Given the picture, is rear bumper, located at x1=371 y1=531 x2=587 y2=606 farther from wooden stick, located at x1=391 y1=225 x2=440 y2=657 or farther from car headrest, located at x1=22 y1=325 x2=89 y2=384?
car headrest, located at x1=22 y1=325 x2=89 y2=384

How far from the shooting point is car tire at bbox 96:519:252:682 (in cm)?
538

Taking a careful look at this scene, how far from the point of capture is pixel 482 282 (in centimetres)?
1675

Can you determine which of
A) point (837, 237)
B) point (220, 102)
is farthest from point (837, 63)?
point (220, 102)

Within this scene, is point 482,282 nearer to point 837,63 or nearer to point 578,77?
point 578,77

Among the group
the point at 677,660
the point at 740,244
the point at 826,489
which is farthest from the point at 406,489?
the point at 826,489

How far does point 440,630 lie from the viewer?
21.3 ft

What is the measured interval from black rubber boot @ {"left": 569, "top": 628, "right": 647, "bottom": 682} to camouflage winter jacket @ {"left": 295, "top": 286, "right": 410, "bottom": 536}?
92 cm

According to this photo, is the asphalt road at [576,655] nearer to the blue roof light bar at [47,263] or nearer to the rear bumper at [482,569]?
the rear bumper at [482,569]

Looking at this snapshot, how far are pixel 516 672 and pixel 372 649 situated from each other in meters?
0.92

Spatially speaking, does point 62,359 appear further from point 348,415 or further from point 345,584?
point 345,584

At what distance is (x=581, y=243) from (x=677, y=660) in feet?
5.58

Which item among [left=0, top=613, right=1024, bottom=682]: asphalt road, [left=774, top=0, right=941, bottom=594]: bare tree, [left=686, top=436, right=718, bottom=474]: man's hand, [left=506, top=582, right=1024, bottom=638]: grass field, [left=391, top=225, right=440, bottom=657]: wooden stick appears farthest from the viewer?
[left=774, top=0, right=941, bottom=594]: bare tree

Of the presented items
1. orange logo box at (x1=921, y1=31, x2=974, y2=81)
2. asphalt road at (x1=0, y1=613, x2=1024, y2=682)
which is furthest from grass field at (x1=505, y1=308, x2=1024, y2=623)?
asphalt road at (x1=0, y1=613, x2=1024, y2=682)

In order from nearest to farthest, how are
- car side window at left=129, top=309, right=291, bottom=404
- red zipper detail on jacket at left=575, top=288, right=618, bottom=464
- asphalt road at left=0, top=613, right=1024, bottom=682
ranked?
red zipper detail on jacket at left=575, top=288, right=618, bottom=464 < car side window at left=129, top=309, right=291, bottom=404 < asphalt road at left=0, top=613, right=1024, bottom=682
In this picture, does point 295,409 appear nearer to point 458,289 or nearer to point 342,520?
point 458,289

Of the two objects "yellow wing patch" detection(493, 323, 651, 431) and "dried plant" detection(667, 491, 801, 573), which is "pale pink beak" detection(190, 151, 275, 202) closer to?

(WRITTEN REQUEST): Reproduce every one of the records above word for word.

(TASK RESPONSE):
Given the picture, is rear bumper, located at x1=371 y1=531 x2=587 y2=606 farther from wooden stick, located at x1=391 y1=225 x2=440 y2=657 or farther from car headrest, located at x1=22 y1=325 x2=89 y2=384?
car headrest, located at x1=22 y1=325 x2=89 y2=384

How far from the shooting point is car tire at bbox 96:519:252:682 (in cm)?
538

Taking a careful look at this scene, how far from the point of capture is pixel 482 282 (in centimetres)?
1675

Can you determine which of
A) point (837, 237)
B) point (220, 102)
is farthest from point (837, 63)?
point (220, 102)

Within this scene, is point 482,282 nearer to point 837,63 or nearer to point 578,77?
point 578,77

Among the group
the point at 677,660
the point at 740,244
the point at 826,489
which is farthest from the point at 406,489?
the point at 826,489

How far does point 440,630 lie from the viewer?
21.3 ft

What is the measured interval from black rubber boot @ {"left": 569, "top": 628, "right": 647, "bottom": 682} to camouflage winter jacket @ {"left": 295, "top": 286, "right": 410, "bottom": 536}?
92 cm

According to this photo, is the asphalt road at [576,655] nearer to the blue roof light bar at [47,263] or nearer to the rear bumper at [482,569]?
the rear bumper at [482,569]

Looking at this snapshot, how far are pixel 516 672 and pixel 372 649 situated from each other in meters?
0.92

Spatially speaking, does point 62,359 appear further from point 348,415 or further from point 345,584?
point 345,584

At what distance is (x=581, y=243) from (x=677, y=660) in feet?
5.58

Which item among [left=0, top=613, right=1024, bottom=682]: asphalt road, [left=774, top=0, right=941, bottom=594]: bare tree, [left=686, top=436, right=718, bottom=474]: man's hand, [left=506, top=582, right=1024, bottom=638]: grass field, [left=391, top=225, right=440, bottom=657]: wooden stick appears farthest from the viewer?
[left=774, top=0, right=941, bottom=594]: bare tree

Of the presented items
1. orange logo box at (x1=921, y1=31, x2=974, y2=81)
2. asphalt road at (x1=0, y1=613, x2=1024, y2=682)
which is furthest from grass field at (x1=505, y1=308, x2=1024, y2=623)?
asphalt road at (x1=0, y1=613, x2=1024, y2=682)

In order from nearest to farthest, how are
- car side window at left=129, top=309, right=291, bottom=404
- red zipper detail on jacket at left=575, top=288, right=618, bottom=464
- asphalt road at left=0, top=613, right=1024, bottom=682
ranked?
red zipper detail on jacket at left=575, top=288, right=618, bottom=464 < car side window at left=129, top=309, right=291, bottom=404 < asphalt road at left=0, top=613, right=1024, bottom=682
In this picture, does point 295,409 appear nearer to point 458,289 or nearer to point 342,520?
point 458,289

Of the two objects "yellow wing patch" detection(493, 323, 651, 431) and "dried plant" detection(667, 491, 801, 573), which is "pale pink beak" detection(190, 151, 275, 202) closer to?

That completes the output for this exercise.